* Records shown
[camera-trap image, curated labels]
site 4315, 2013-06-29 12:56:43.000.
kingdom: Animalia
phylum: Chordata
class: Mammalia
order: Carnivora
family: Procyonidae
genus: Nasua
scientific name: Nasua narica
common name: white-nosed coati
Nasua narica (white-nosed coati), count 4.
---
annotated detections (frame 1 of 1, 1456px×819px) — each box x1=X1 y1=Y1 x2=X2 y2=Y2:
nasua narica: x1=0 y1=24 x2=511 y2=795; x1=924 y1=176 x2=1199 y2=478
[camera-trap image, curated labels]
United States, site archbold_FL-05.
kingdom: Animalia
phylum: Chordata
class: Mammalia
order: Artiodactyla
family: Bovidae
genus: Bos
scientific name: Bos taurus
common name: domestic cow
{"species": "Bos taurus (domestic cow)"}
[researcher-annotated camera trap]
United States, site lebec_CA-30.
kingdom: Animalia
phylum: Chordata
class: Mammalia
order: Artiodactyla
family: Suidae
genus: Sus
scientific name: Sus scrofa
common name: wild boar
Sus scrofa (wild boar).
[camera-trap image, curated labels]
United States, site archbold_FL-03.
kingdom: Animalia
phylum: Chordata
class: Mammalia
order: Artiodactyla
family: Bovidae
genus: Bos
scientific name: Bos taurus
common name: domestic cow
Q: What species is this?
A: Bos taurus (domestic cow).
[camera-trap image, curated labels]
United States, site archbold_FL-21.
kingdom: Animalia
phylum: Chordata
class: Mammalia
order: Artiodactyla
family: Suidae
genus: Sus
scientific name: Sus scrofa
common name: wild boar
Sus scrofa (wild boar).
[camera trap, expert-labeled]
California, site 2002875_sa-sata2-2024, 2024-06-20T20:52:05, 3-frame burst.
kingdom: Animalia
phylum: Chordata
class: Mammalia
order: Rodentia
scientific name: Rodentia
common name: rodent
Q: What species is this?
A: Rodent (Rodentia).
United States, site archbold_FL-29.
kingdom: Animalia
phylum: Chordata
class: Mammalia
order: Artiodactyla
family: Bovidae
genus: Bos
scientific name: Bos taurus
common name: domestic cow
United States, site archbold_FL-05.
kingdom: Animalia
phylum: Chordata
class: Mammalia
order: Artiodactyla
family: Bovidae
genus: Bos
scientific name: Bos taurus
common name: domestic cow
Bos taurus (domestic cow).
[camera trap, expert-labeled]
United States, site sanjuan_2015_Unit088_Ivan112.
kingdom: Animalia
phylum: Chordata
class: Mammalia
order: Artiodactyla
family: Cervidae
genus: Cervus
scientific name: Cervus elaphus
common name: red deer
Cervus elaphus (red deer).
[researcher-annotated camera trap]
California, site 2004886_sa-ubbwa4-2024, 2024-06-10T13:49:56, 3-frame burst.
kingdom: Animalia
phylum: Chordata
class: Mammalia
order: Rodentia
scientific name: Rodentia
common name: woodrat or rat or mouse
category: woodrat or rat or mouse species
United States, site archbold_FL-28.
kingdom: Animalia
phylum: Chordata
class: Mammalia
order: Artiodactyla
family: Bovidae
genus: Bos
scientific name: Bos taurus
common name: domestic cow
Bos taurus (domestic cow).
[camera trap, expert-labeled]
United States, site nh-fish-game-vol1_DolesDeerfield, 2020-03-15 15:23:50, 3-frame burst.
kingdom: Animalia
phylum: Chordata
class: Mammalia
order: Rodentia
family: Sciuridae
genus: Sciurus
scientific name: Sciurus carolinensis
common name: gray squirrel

* Your objective
The full listing has to be duplicated exactly.

* Task result
[camera-trap image, curated labels]
site 4315, 2013-06-29 12:56:43.000.
kingdom: Animalia
phylum: Chordata
class: Mammalia
order: Carnivora
family: Procyonidae
genus: Nasua
scientific name: Nasua narica
common name: white-nosed coati
Nasua narica (white-nosed coati), count 4.
---
annotated detections (frame 1 of 1, 1456px×819px) — each box x1=X1 y1=Y1 x2=X2 y2=Y2:
nasua narica: x1=0 y1=24 x2=511 y2=795; x1=924 y1=176 x2=1199 y2=478
[camera-trap image, curated labels]
United States, site archbold_FL-05.
kingdom: Animalia
phylum: Chordata
class: Mammalia
order: Artiodactyla
family: Bovidae
genus: Bos
scientific name: Bos taurus
common name: domestic cow
{"species": "Bos taurus (domestic cow)"}
[researcher-annotated camera trap]
United States, site lebec_CA-30.
kingdom: Animalia
phylum: Chordata
class: Mammalia
order: Artiodactyla
family: Suidae
genus: Sus
scientific name: Sus scrofa
common name: wild boar
Sus scrofa (wild boar).
[camera-trap image, curated labels]
United States, site archbold_FL-03.
kingdom: Animalia
phylum: Chordata
class: Mammalia
order: Artiodactyla
family: Bovidae
genus: Bos
scientific name: Bos taurus
common name: domestic cow
Q: What species is this?
A: Bos taurus (domestic cow).
[camera-trap image, curated labels]
United States, site archbold_FL-21.
kingdom: Animalia
phylum: Chordata
class: Mammalia
order: Artiodactyla
family: Suidae
genus: Sus
scientific name: Sus scrofa
common name: wild boar
Sus scrofa (wild boar).
[camera trap, expert-labeled]
California, site 2002875_sa-sata2-2024, 2024-06-20T20:52:05, 3-frame burst.
kingdom: Animalia
phylum: Chordata
class: Mammalia
order: Rodentia
scientific name: Rodentia
common name: rodent
Q: What species is this?
A: Rodent (Rodentia).
United States, site archbold_FL-29.
kingdom: Animalia
phylum: Chordata
class: Mammalia
order: Artiodactyla
family: Bovidae
genus: Bos
scientific name: Bos taurus
common name: domestic cow
United States, site archbold_FL-05.
kingdom: Animalia
phylum: Chordata
class: Mammalia
order: Artiodactyla
family: Bovidae
genus: Bos
scientific name: Bos taurus
common name: domestic cow
Bos taurus (domestic cow).
[camera trap, expert-labeled]
United States, site sanjuan_2015_Unit088_Ivan112.
kingdom: Animalia
phylum: Chordata
class: Mammalia
order: Artiodactyla
family: Cervidae
genus: Cervus
scientific name: Cervus elaphus
common name: red deer
Cervus elaphus (red deer).
[researcher-annotated camera trap]
California, site 2004886_sa-ubbwa4-2024, 2024-06-10T13:49:56, 3-frame burst.
kingdom: Animalia
phylum: Chordata
class: Mammalia
order: Rodentia
scientific name: Rodentia
common name: woodrat or rat or mouse
category: woodrat or rat or mouse species
United States, site archbold_FL-28.
kingdom: Animalia
phylum: Chordata
class: Mammalia
order: Artiodactyla
family: Bovidae
genus: Bos
scientific name: Bos taurus
common name: domestic cow
Bos taurus (domestic cow).
[camera trap, expert-labeled]
United States, site nh-fish-game-vol1_DolesDeerfield, 2020-03-15 15:23:50, 3-frame burst.
kingdom: Animalia
phylum: Chordata
class: Mammalia
order: Rodentia
family: Sciuridae
genus: Sciurus
scientific name: Sciurus carolinensis
common name: gray squirrel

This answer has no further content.